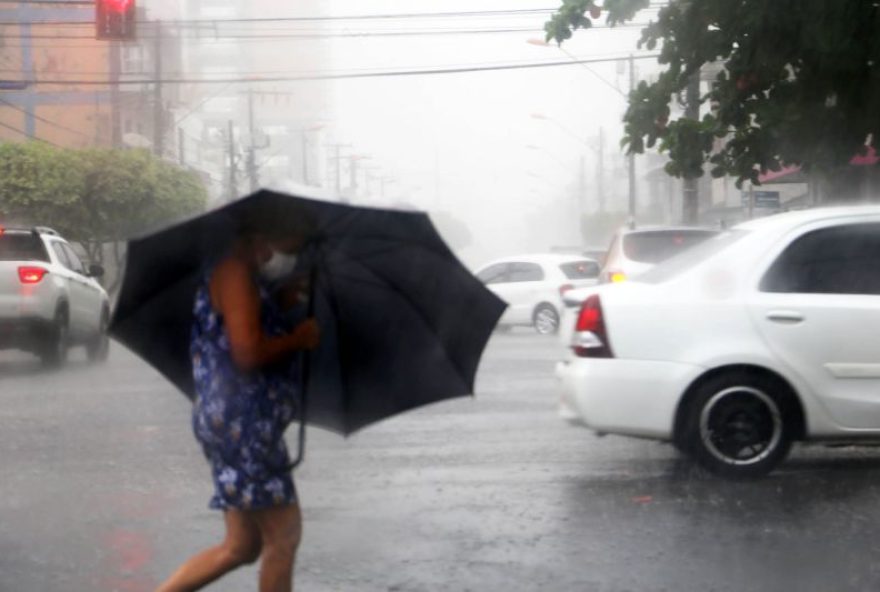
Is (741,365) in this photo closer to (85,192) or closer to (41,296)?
(41,296)

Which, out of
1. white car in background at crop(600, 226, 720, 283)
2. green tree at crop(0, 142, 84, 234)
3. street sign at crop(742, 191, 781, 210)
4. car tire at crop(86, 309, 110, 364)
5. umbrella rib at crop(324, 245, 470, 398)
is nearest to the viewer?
umbrella rib at crop(324, 245, 470, 398)

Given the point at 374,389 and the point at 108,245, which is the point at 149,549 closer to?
the point at 374,389

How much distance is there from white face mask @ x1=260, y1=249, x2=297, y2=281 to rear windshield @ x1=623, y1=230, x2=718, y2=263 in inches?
558

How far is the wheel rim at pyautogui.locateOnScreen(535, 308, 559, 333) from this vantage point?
27.3 metres

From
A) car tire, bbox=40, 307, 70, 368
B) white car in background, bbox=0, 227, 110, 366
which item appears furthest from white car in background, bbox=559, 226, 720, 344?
car tire, bbox=40, 307, 70, 368

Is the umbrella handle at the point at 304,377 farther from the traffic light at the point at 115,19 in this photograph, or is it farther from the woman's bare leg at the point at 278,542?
the traffic light at the point at 115,19

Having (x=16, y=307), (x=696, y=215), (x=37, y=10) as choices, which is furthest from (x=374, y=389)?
(x=37, y=10)

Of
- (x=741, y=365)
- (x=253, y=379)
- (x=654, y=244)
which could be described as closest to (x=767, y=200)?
(x=654, y=244)

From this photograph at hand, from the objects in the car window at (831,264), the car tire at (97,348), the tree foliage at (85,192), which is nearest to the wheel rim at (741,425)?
the car window at (831,264)

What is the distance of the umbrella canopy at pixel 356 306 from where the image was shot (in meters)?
4.97

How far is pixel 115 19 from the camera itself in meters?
22.1

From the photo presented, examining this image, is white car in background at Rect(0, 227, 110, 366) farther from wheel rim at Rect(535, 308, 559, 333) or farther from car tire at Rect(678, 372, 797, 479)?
car tire at Rect(678, 372, 797, 479)

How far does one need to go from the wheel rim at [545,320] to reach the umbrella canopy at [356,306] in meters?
21.8

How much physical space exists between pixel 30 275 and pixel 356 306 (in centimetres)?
1380
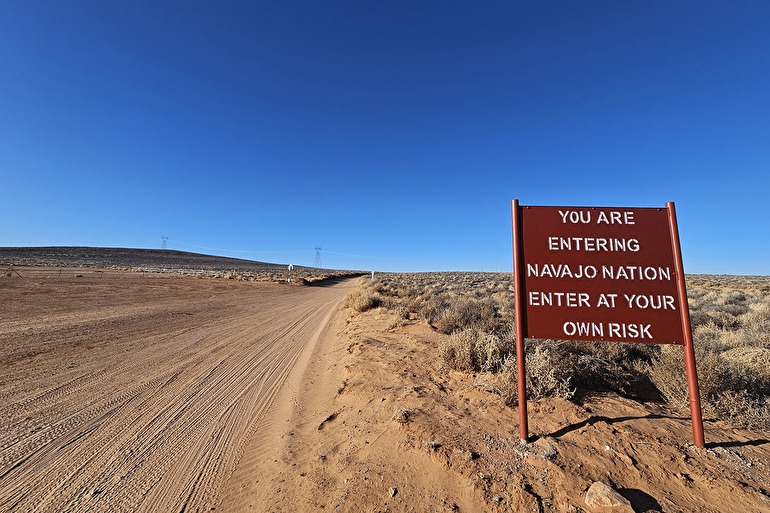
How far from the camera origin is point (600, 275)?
3.71 meters

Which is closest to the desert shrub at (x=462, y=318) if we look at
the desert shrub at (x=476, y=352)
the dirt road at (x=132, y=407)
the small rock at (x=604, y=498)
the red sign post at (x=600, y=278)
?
the desert shrub at (x=476, y=352)

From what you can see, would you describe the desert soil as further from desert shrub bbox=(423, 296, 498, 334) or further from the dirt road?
desert shrub bbox=(423, 296, 498, 334)

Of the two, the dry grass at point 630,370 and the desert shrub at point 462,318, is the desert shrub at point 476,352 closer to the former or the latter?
the dry grass at point 630,370

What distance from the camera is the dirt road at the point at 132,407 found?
10.3 feet

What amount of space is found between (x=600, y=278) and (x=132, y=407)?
646 cm

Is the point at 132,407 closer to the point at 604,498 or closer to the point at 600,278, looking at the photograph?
the point at 604,498

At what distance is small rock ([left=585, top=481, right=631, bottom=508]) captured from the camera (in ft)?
8.44

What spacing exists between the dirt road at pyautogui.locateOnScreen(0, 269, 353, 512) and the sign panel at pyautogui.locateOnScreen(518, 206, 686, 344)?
370 centimetres

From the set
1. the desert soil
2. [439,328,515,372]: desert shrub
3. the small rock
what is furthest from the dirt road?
the small rock

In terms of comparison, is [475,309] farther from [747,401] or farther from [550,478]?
[550,478]

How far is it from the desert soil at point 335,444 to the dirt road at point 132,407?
0.08 ft

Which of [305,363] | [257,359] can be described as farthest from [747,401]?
[257,359]

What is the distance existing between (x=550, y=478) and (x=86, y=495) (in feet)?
13.7

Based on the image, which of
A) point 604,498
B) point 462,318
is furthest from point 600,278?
point 462,318
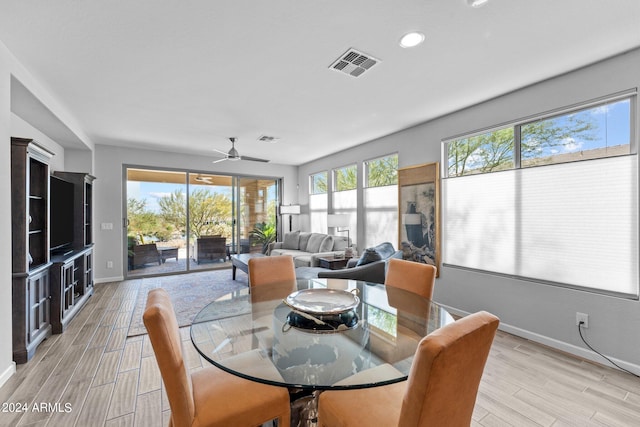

··········

**SET EXERCISE:** Copy out all of the data above word for word, leaving the pictures out of your answer.

**EXPECTED OUTPUT:**
Is (741,365) in this photo closer to (85,192) or closer to (41,296)?
(41,296)

Which, out of
1. white car in background at crop(600, 226, 720, 283)
2. green tree at crop(0, 142, 84, 234)
3. street sign at crop(742, 191, 781, 210)
4. car tire at crop(86, 309, 110, 364)
5. umbrella rib at crop(324, 245, 470, 398)
is nearest to the viewer?
umbrella rib at crop(324, 245, 470, 398)

Given the point at 374,389 and the point at 108,245, which is the point at 149,549 closer to?
the point at 374,389

How much distance is there from white face mask @ x1=260, y1=249, x2=297, y2=281 to rear windshield @ x1=623, y1=230, x2=718, y2=263 in inches?
558

How far is the wheel rim at pyautogui.locateOnScreen(535, 308, 559, 333) from this vantage point?
27.3 metres

From
A) car tire, bbox=40, 307, 70, 368
B) white car in background, bbox=0, 227, 110, 366
which item appears furthest from white car in background, bbox=559, 226, 720, 344?
car tire, bbox=40, 307, 70, 368

Is the umbrella handle at the point at 304,377 farther from the traffic light at the point at 115,19 in this photograph, or is it farther from the woman's bare leg at the point at 278,542?
the traffic light at the point at 115,19

Having (x=16, y=307), (x=696, y=215), (x=37, y=10) as choices, which is furthest from (x=374, y=389)?
(x=37, y=10)

Of
- (x=741, y=365)
- (x=253, y=379)
- (x=654, y=244)
which could be described as closest to (x=767, y=200)?
(x=654, y=244)

From this photograph at hand, from the objects in the car window at (831,264), the car tire at (97,348), the tree foliage at (85,192), which is nearest to the wheel rim at (741,425)?
the car window at (831,264)

What is the distance of the umbrella canopy at pixel 356 306 from where the image was shot (in meters)?
4.97

How far is pixel 115 19 from the camera itself in meters?
22.1

From the photo presented, examining this image, is white car in background at Rect(0, 227, 110, 366) farther from wheel rim at Rect(535, 308, 559, 333) or farther from car tire at Rect(678, 372, 797, 479)?
car tire at Rect(678, 372, 797, 479)

How far does one need to go from the wheel rim at [545,320] to reach the umbrella canopy at [356,306] in meters?
21.8

How much physical space exists between pixel 30 275 and pixel 356 306 (in centimetres)?
1380
How far from the camera origin is point (600, 275)?
3.71 meters

Which is closest to the desert shrub at (x=462, y=318) if we look at
the desert shrub at (x=476, y=352)
the dirt road at (x=132, y=407)
the small rock at (x=604, y=498)
the red sign post at (x=600, y=278)
?
the desert shrub at (x=476, y=352)

From what you can see, would you describe the desert soil as further from desert shrub bbox=(423, 296, 498, 334) or further from the dirt road?
desert shrub bbox=(423, 296, 498, 334)

Of the two, the dry grass at point 630,370 and the desert shrub at point 462,318, is the desert shrub at point 476,352 closer to the former or the latter?
the dry grass at point 630,370

What distance from the camera is the dirt road at the point at 132,407 found?
10.3 feet

What amount of space is found between (x=600, y=278) and (x=132, y=407)?
646 cm

Is the point at 132,407 closer to the point at 604,498 or closer to the point at 600,278, looking at the photograph?
the point at 604,498

At what distance is small rock ([left=585, top=481, right=631, bottom=508]) captured from the camera (in ft)?
8.44

What spacing exists between the dirt road at pyautogui.locateOnScreen(0, 269, 353, 512) and the sign panel at pyautogui.locateOnScreen(518, 206, 686, 344)?
370 centimetres

From the set
1. the desert soil
2. [439,328,515,372]: desert shrub
3. the small rock
what is furthest from the dirt road?
the small rock

In terms of comparison, is [475,309] farther from [747,401] or farther from [550,478]?
[550,478]

How far is it from the desert soil at point 335,444 to the dirt road at point 132,407?
0.08 ft

Which of [305,363] | [257,359] can be described as farthest from [747,401]?
[257,359]

What is the distance existing between (x=550, y=478) and (x=86, y=495) (in feet)?
13.7

Based on the image, which of
A) point 604,498
B) point 462,318
is furthest from point 600,278?
point 462,318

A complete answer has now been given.